Zunächst war „Kjøita Park“ der Titel des Beitrags, den das Büro ARK.NET zum Wettbewerb 2011 einreichte. Veidekke, die auch als Projektentwickler tätige größte Bauunternehmung des Landes, wollte seinerzeit der städtebaulichen Entwicklung eine neue Richtung geben. Denn die Nachfrage hatte sich in den Jahren der Konversion vom Gewerbegebiet zu einem Stadtquartier von Büroflächen zu Wohnungen verschoben. Das mag nicht zuletzt an der Attraktivität der Otra liegen, die – wie der gesamte Fjord – von den Verschmutzungen früherer Industrien gereinigt worden war, so dass man heute zuweilen wieder die Lachse springen sehen kann. Das Wasser hat Badequalität, was auch für das von einem Kanal umsäumte Quartier von Bedeutung ist.

Kristiansand

Unter dem Innenhof befindet sich die ca. 8.000 Quadratmeter große Tiefgarage mit 250 Parkplätzen.

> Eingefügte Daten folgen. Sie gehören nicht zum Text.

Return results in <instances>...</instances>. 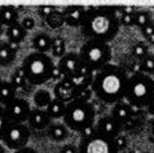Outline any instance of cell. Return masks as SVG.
I'll list each match as a JSON object with an SVG mask.
<instances>
[{"label":"cell","mask_w":154,"mask_h":153,"mask_svg":"<svg viewBox=\"0 0 154 153\" xmlns=\"http://www.w3.org/2000/svg\"><path fill=\"white\" fill-rule=\"evenodd\" d=\"M110 116L114 117L115 120L123 126L135 117V108H132L126 101H119V103L114 104Z\"/></svg>","instance_id":"cell-16"},{"label":"cell","mask_w":154,"mask_h":153,"mask_svg":"<svg viewBox=\"0 0 154 153\" xmlns=\"http://www.w3.org/2000/svg\"><path fill=\"white\" fill-rule=\"evenodd\" d=\"M79 57L93 73H97L112 61V47L98 40H87L79 51Z\"/></svg>","instance_id":"cell-6"},{"label":"cell","mask_w":154,"mask_h":153,"mask_svg":"<svg viewBox=\"0 0 154 153\" xmlns=\"http://www.w3.org/2000/svg\"><path fill=\"white\" fill-rule=\"evenodd\" d=\"M134 14L135 13H121L118 17H119V23L121 26L126 27H130V26H134Z\"/></svg>","instance_id":"cell-32"},{"label":"cell","mask_w":154,"mask_h":153,"mask_svg":"<svg viewBox=\"0 0 154 153\" xmlns=\"http://www.w3.org/2000/svg\"><path fill=\"white\" fill-rule=\"evenodd\" d=\"M63 125L67 129L79 133L84 127L95 125L96 110L91 101L72 100L66 104V109L63 113Z\"/></svg>","instance_id":"cell-5"},{"label":"cell","mask_w":154,"mask_h":153,"mask_svg":"<svg viewBox=\"0 0 154 153\" xmlns=\"http://www.w3.org/2000/svg\"><path fill=\"white\" fill-rule=\"evenodd\" d=\"M85 12H87V8L83 5H67L63 8L62 14H63V21H65V25L70 27H80Z\"/></svg>","instance_id":"cell-13"},{"label":"cell","mask_w":154,"mask_h":153,"mask_svg":"<svg viewBox=\"0 0 154 153\" xmlns=\"http://www.w3.org/2000/svg\"><path fill=\"white\" fill-rule=\"evenodd\" d=\"M60 153H78V148L72 144H65L62 148H61V152Z\"/></svg>","instance_id":"cell-39"},{"label":"cell","mask_w":154,"mask_h":153,"mask_svg":"<svg viewBox=\"0 0 154 153\" xmlns=\"http://www.w3.org/2000/svg\"><path fill=\"white\" fill-rule=\"evenodd\" d=\"M8 43H9V47H11V48L16 53L20 51V48H21V44H18V43H13V42H8Z\"/></svg>","instance_id":"cell-43"},{"label":"cell","mask_w":154,"mask_h":153,"mask_svg":"<svg viewBox=\"0 0 154 153\" xmlns=\"http://www.w3.org/2000/svg\"><path fill=\"white\" fill-rule=\"evenodd\" d=\"M154 99V79L144 73L128 76L125 100L132 108L144 109Z\"/></svg>","instance_id":"cell-3"},{"label":"cell","mask_w":154,"mask_h":153,"mask_svg":"<svg viewBox=\"0 0 154 153\" xmlns=\"http://www.w3.org/2000/svg\"><path fill=\"white\" fill-rule=\"evenodd\" d=\"M56 66L52 57L47 53L31 52L22 61V67L26 80L30 86H42L52 79V71Z\"/></svg>","instance_id":"cell-4"},{"label":"cell","mask_w":154,"mask_h":153,"mask_svg":"<svg viewBox=\"0 0 154 153\" xmlns=\"http://www.w3.org/2000/svg\"><path fill=\"white\" fill-rule=\"evenodd\" d=\"M146 109H148V113L152 114V116L154 117V99H152V101L146 105Z\"/></svg>","instance_id":"cell-42"},{"label":"cell","mask_w":154,"mask_h":153,"mask_svg":"<svg viewBox=\"0 0 154 153\" xmlns=\"http://www.w3.org/2000/svg\"><path fill=\"white\" fill-rule=\"evenodd\" d=\"M44 21H45V23L48 25L51 29H60V27L62 26V25H65L62 11L57 9V8H56V9H54L48 17H47Z\"/></svg>","instance_id":"cell-28"},{"label":"cell","mask_w":154,"mask_h":153,"mask_svg":"<svg viewBox=\"0 0 154 153\" xmlns=\"http://www.w3.org/2000/svg\"><path fill=\"white\" fill-rule=\"evenodd\" d=\"M47 135L53 142H63L69 136V129L63 123H51L47 129Z\"/></svg>","instance_id":"cell-19"},{"label":"cell","mask_w":154,"mask_h":153,"mask_svg":"<svg viewBox=\"0 0 154 153\" xmlns=\"http://www.w3.org/2000/svg\"><path fill=\"white\" fill-rule=\"evenodd\" d=\"M53 100L52 93L48 90H44V88H40L34 93V104L38 109H45L48 107V104Z\"/></svg>","instance_id":"cell-25"},{"label":"cell","mask_w":154,"mask_h":153,"mask_svg":"<svg viewBox=\"0 0 154 153\" xmlns=\"http://www.w3.org/2000/svg\"><path fill=\"white\" fill-rule=\"evenodd\" d=\"M8 123H9V121H8V118L5 116L4 108L0 105V142H2V138H3V135H4V131H5Z\"/></svg>","instance_id":"cell-33"},{"label":"cell","mask_w":154,"mask_h":153,"mask_svg":"<svg viewBox=\"0 0 154 153\" xmlns=\"http://www.w3.org/2000/svg\"><path fill=\"white\" fill-rule=\"evenodd\" d=\"M0 153H5V147L3 144H0Z\"/></svg>","instance_id":"cell-47"},{"label":"cell","mask_w":154,"mask_h":153,"mask_svg":"<svg viewBox=\"0 0 154 153\" xmlns=\"http://www.w3.org/2000/svg\"><path fill=\"white\" fill-rule=\"evenodd\" d=\"M95 127H96V133L102 134V135H105V136H109L112 139H115L119 134H122V130H123L121 123L115 120L114 117L110 116V114L109 116L101 117L100 120L97 121Z\"/></svg>","instance_id":"cell-11"},{"label":"cell","mask_w":154,"mask_h":153,"mask_svg":"<svg viewBox=\"0 0 154 153\" xmlns=\"http://www.w3.org/2000/svg\"><path fill=\"white\" fill-rule=\"evenodd\" d=\"M17 96H18L17 90L12 86L9 80H3L0 83V105L2 107H5L8 103H11Z\"/></svg>","instance_id":"cell-22"},{"label":"cell","mask_w":154,"mask_h":153,"mask_svg":"<svg viewBox=\"0 0 154 153\" xmlns=\"http://www.w3.org/2000/svg\"><path fill=\"white\" fill-rule=\"evenodd\" d=\"M17 53L9 47L8 40H0V66H11L16 60Z\"/></svg>","instance_id":"cell-21"},{"label":"cell","mask_w":154,"mask_h":153,"mask_svg":"<svg viewBox=\"0 0 154 153\" xmlns=\"http://www.w3.org/2000/svg\"><path fill=\"white\" fill-rule=\"evenodd\" d=\"M93 96V92L89 88H82V90H75V99L74 100H82V101H89Z\"/></svg>","instance_id":"cell-31"},{"label":"cell","mask_w":154,"mask_h":153,"mask_svg":"<svg viewBox=\"0 0 154 153\" xmlns=\"http://www.w3.org/2000/svg\"><path fill=\"white\" fill-rule=\"evenodd\" d=\"M79 65H80V57L75 52H66L61 58H58V62L56 64L58 70L62 73L63 78L67 79L72 78L76 74Z\"/></svg>","instance_id":"cell-10"},{"label":"cell","mask_w":154,"mask_h":153,"mask_svg":"<svg viewBox=\"0 0 154 153\" xmlns=\"http://www.w3.org/2000/svg\"><path fill=\"white\" fill-rule=\"evenodd\" d=\"M30 135H31V131L26 123L9 122L5 131H4L2 143L4 147L9 148L12 151H18L27 145Z\"/></svg>","instance_id":"cell-7"},{"label":"cell","mask_w":154,"mask_h":153,"mask_svg":"<svg viewBox=\"0 0 154 153\" xmlns=\"http://www.w3.org/2000/svg\"><path fill=\"white\" fill-rule=\"evenodd\" d=\"M114 142H115V145H117L118 151H121V149H125V148H127L128 140H127V136H126V135L119 134L118 136L114 139Z\"/></svg>","instance_id":"cell-37"},{"label":"cell","mask_w":154,"mask_h":153,"mask_svg":"<svg viewBox=\"0 0 154 153\" xmlns=\"http://www.w3.org/2000/svg\"><path fill=\"white\" fill-rule=\"evenodd\" d=\"M27 126L31 130H36V131H43L47 130L49 127V125L52 123V120L48 116L45 109H31V113L29 116L27 120Z\"/></svg>","instance_id":"cell-14"},{"label":"cell","mask_w":154,"mask_h":153,"mask_svg":"<svg viewBox=\"0 0 154 153\" xmlns=\"http://www.w3.org/2000/svg\"><path fill=\"white\" fill-rule=\"evenodd\" d=\"M141 73L146 75H154V53L149 52L143 60L139 61Z\"/></svg>","instance_id":"cell-29"},{"label":"cell","mask_w":154,"mask_h":153,"mask_svg":"<svg viewBox=\"0 0 154 153\" xmlns=\"http://www.w3.org/2000/svg\"><path fill=\"white\" fill-rule=\"evenodd\" d=\"M53 99H57L62 103H70L75 99V87L72 86L70 79L62 78L61 80L56 82L53 87Z\"/></svg>","instance_id":"cell-12"},{"label":"cell","mask_w":154,"mask_h":153,"mask_svg":"<svg viewBox=\"0 0 154 153\" xmlns=\"http://www.w3.org/2000/svg\"><path fill=\"white\" fill-rule=\"evenodd\" d=\"M3 82V79H2V76H0V83H2Z\"/></svg>","instance_id":"cell-48"},{"label":"cell","mask_w":154,"mask_h":153,"mask_svg":"<svg viewBox=\"0 0 154 153\" xmlns=\"http://www.w3.org/2000/svg\"><path fill=\"white\" fill-rule=\"evenodd\" d=\"M3 108L8 121L13 123H26L30 113H31V107H30L29 101L21 96H17Z\"/></svg>","instance_id":"cell-9"},{"label":"cell","mask_w":154,"mask_h":153,"mask_svg":"<svg viewBox=\"0 0 154 153\" xmlns=\"http://www.w3.org/2000/svg\"><path fill=\"white\" fill-rule=\"evenodd\" d=\"M51 53L53 57L61 58L66 53V43L62 36H53L52 38V47H51Z\"/></svg>","instance_id":"cell-27"},{"label":"cell","mask_w":154,"mask_h":153,"mask_svg":"<svg viewBox=\"0 0 154 153\" xmlns=\"http://www.w3.org/2000/svg\"><path fill=\"white\" fill-rule=\"evenodd\" d=\"M20 12L16 5H2L0 7V22L4 27H9L18 22Z\"/></svg>","instance_id":"cell-18"},{"label":"cell","mask_w":154,"mask_h":153,"mask_svg":"<svg viewBox=\"0 0 154 153\" xmlns=\"http://www.w3.org/2000/svg\"><path fill=\"white\" fill-rule=\"evenodd\" d=\"M78 153H119L114 139L95 133L92 136L80 140Z\"/></svg>","instance_id":"cell-8"},{"label":"cell","mask_w":154,"mask_h":153,"mask_svg":"<svg viewBox=\"0 0 154 153\" xmlns=\"http://www.w3.org/2000/svg\"><path fill=\"white\" fill-rule=\"evenodd\" d=\"M62 78H63L62 73L58 70V67H57V66H54V67H53V71H52V79H53V80H56V82H58V80H61Z\"/></svg>","instance_id":"cell-40"},{"label":"cell","mask_w":154,"mask_h":153,"mask_svg":"<svg viewBox=\"0 0 154 153\" xmlns=\"http://www.w3.org/2000/svg\"><path fill=\"white\" fill-rule=\"evenodd\" d=\"M149 53V44L145 40H140L132 45L131 48V56L136 61H140Z\"/></svg>","instance_id":"cell-26"},{"label":"cell","mask_w":154,"mask_h":153,"mask_svg":"<svg viewBox=\"0 0 154 153\" xmlns=\"http://www.w3.org/2000/svg\"><path fill=\"white\" fill-rule=\"evenodd\" d=\"M14 153H38V151L34 149L32 147L26 145V147L21 148V149H18V151H14Z\"/></svg>","instance_id":"cell-41"},{"label":"cell","mask_w":154,"mask_h":153,"mask_svg":"<svg viewBox=\"0 0 154 153\" xmlns=\"http://www.w3.org/2000/svg\"><path fill=\"white\" fill-rule=\"evenodd\" d=\"M144 153H150V152H144Z\"/></svg>","instance_id":"cell-49"},{"label":"cell","mask_w":154,"mask_h":153,"mask_svg":"<svg viewBox=\"0 0 154 153\" xmlns=\"http://www.w3.org/2000/svg\"><path fill=\"white\" fill-rule=\"evenodd\" d=\"M4 35L7 36L8 42H13V43H18L21 44L22 42L26 39L27 36V31L21 26L20 21L14 25H12L9 27H5V34Z\"/></svg>","instance_id":"cell-20"},{"label":"cell","mask_w":154,"mask_h":153,"mask_svg":"<svg viewBox=\"0 0 154 153\" xmlns=\"http://www.w3.org/2000/svg\"><path fill=\"white\" fill-rule=\"evenodd\" d=\"M93 75L95 73L85 65V64L80 60V65L78 67L76 74L70 78V82L72 83V86L75 87V90H82V88H89L93 80Z\"/></svg>","instance_id":"cell-15"},{"label":"cell","mask_w":154,"mask_h":153,"mask_svg":"<svg viewBox=\"0 0 154 153\" xmlns=\"http://www.w3.org/2000/svg\"><path fill=\"white\" fill-rule=\"evenodd\" d=\"M149 22H152L149 11L139 9V11L135 12V14H134V26H137L139 29H141L143 26H145V25H148Z\"/></svg>","instance_id":"cell-30"},{"label":"cell","mask_w":154,"mask_h":153,"mask_svg":"<svg viewBox=\"0 0 154 153\" xmlns=\"http://www.w3.org/2000/svg\"><path fill=\"white\" fill-rule=\"evenodd\" d=\"M95 133H96V127H95V125H89V126H87V127H84L83 130H80V131H79V134H80V136H82V139L92 136V135L95 134Z\"/></svg>","instance_id":"cell-38"},{"label":"cell","mask_w":154,"mask_h":153,"mask_svg":"<svg viewBox=\"0 0 154 153\" xmlns=\"http://www.w3.org/2000/svg\"><path fill=\"white\" fill-rule=\"evenodd\" d=\"M21 26H22L26 31H30V30H32L34 27H35V20L32 18V17H23L22 20H21Z\"/></svg>","instance_id":"cell-36"},{"label":"cell","mask_w":154,"mask_h":153,"mask_svg":"<svg viewBox=\"0 0 154 153\" xmlns=\"http://www.w3.org/2000/svg\"><path fill=\"white\" fill-rule=\"evenodd\" d=\"M4 34H5V27H4L2 25V22H0V36L4 35Z\"/></svg>","instance_id":"cell-46"},{"label":"cell","mask_w":154,"mask_h":153,"mask_svg":"<svg viewBox=\"0 0 154 153\" xmlns=\"http://www.w3.org/2000/svg\"><path fill=\"white\" fill-rule=\"evenodd\" d=\"M145 42H146L149 45H154V35H152L150 38H148V39L145 40Z\"/></svg>","instance_id":"cell-44"},{"label":"cell","mask_w":154,"mask_h":153,"mask_svg":"<svg viewBox=\"0 0 154 153\" xmlns=\"http://www.w3.org/2000/svg\"><path fill=\"white\" fill-rule=\"evenodd\" d=\"M140 31H141V35H143L145 38V40H146L148 38H150L152 35H154V22L152 21V22H149L148 25L143 26L140 29Z\"/></svg>","instance_id":"cell-35"},{"label":"cell","mask_w":154,"mask_h":153,"mask_svg":"<svg viewBox=\"0 0 154 153\" xmlns=\"http://www.w3.org/2000/svg\"><path fill=\"white\" fill-rule=\"evenodd\" d=\"M9 82L12 83V86H13L16 90H17V93H18V91H25L26 88L30 87V84L27 83L26 80V76H25V73L22 70V67L18 66L17 69L13 71V74L11 75V80Z\"/></svg>","instance_id":"cell-23"},{"label":"cell","mask_w":154,"mask_h":153,"mask_svg":"<svg viewBox=\"0 0 154 153\" xmlns=\"http://www.w3.org/2000/svg\"><path fill=\"white\" fill-rule=\"evenodd\" d=\"M65 109H66V104L57 99H53L48 104V107L45 108L51 120H60V118H62L63 113H65Z\"/></svg>","instance_id":"cell-24"},{"label":"cell","mask_w":154,"mask_h":153,"mask_svg":"<svg viewBox=\"0 0 154 153\" xmlns=\"http://www.w3.org/2000/svg\"><path fill=\"white\" fill-rule=\"evenodd\" d=\"M56 9V7H52V5H42V7H38V14L42 20H45L52 12Z\"/></svg>","instance_id":"cell-34"},{"label":"cell","mask_w":154,"mask_h":153,"mask_svg":"<svg viewBox=\"0 0 154 153\" xmlns=\"http://www.w3.org/2000/svg\"><path fill=\"white\" fill-rule=\"evenodd\" d=\"M127 71L121 66L108 64L93 75L91 90L93 95L105 104H117L125 99L128 80Z\"/></svg>","instance_id":"cell-2"},{"label":"cell","mask_w":154,"mask_h":153,"mask_svg":"<svg viewBox=\"0 0 154 153\" xmlns=\"http://www.w3.org/2000/svg\"><path fill=\"white\" fill-rule=\"evenodd\" d=\"M31 45L35 52L48 53L51 52V47H52V36L45 31H39L32 36Z\"/></svg>","instance_id":"cell-17"},{"label":"cell","mask_w":154,"mask_h":153,"mask_svg":"<svg viewBox=\"0 0 154 153\" xmlns=\"http://www.w3.org/2000/svg\"><path fill=\"white\" fill-rule=\"evenodd\" d=\"M84 20L80 33L87 40H98L109 43L118 35L121 23L115 7H85Z\"/></svg>","instance_id":"cell-1"},{"label":"cell","mask_w":154,"mask_h":153,"mask_svg":"<svg viewBox=\"0 0 154 153\" xmlns=\"http://www.w3.org/2000/svg\"><path fill=\"white\" fill-rule=\"evenodd\" d=\"M149 125H150V130H152V135H154V117L150 120V122H149Z\"/></svg>","instance_id":"cell-45"}]
</instances>
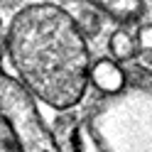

Für die „Insel“ sollte eine höhere Dichte erreicht werden – die dreistöckige Bebauung der Anfangszeit erschien wenig urban. Doch ein erster Entwurf scheiterte, weil er sich an eine innerstädtischen Bebauung orientierte – die kompakt organisierten Wohnungen mit kleinen Balkonen fielen auf dem lokalen Markt durch. Der aus dem anschließenden Wettbewerb siegreich hervorgegangene Bebauungsvorschlag sah differenzierte Baukörper vor, zum einen in der Höhe von vier bis sechs Geschossen, zum anderen in der Verteilung auf vier unterschiedlich ausgebildete Zeilen, die zusammen einen Block bilden.

Schnitt durch den begrünten Innenhof der Anlage.

„Für die Bewohner der unteren Geschosse wird mit dem von außen nichteinsehbaren Innenhof – der geheime Garten – ein eigener Freiraum geschaffen.“

Die in den sogenannten Brücken-, Kanal- und Parkgebäuden liegenden 140 Wohnungen zeichnen sich durch offene flurlose Grundrisse aus, die nach zwei Seiten orientiert sind; große Fensterflächen und die Ausstattung mit zwei Bädern sind ebenfalls Merkmale des Komforts. Des Weiteren schufen die Architekten mit zwei geräumigen Balkonen, jeweils nach außen und nach innen zum Hof, eine überzeugende Beziehung zwischen Wohn- und Freiraum, wobei ein Augenmerk darauf lag, die privaten Außenbereiche untereinander störungsfrei zu gestalten. Die Wohnungen im sechsten Geschoss haben von ihren großen Terrassen nicht nur einen atemberaubenden Blick auf die Otra und den Skagerrak, sie sind von begrünten Dachflächen umgeben, die auch der verzögerten Versickerung bei großen Regenfällen dienen.

von links nach rechts: Janicke Jebsen Vinje, Ole Dolva, Jan Løvdahl und Erik Asbjørnsen.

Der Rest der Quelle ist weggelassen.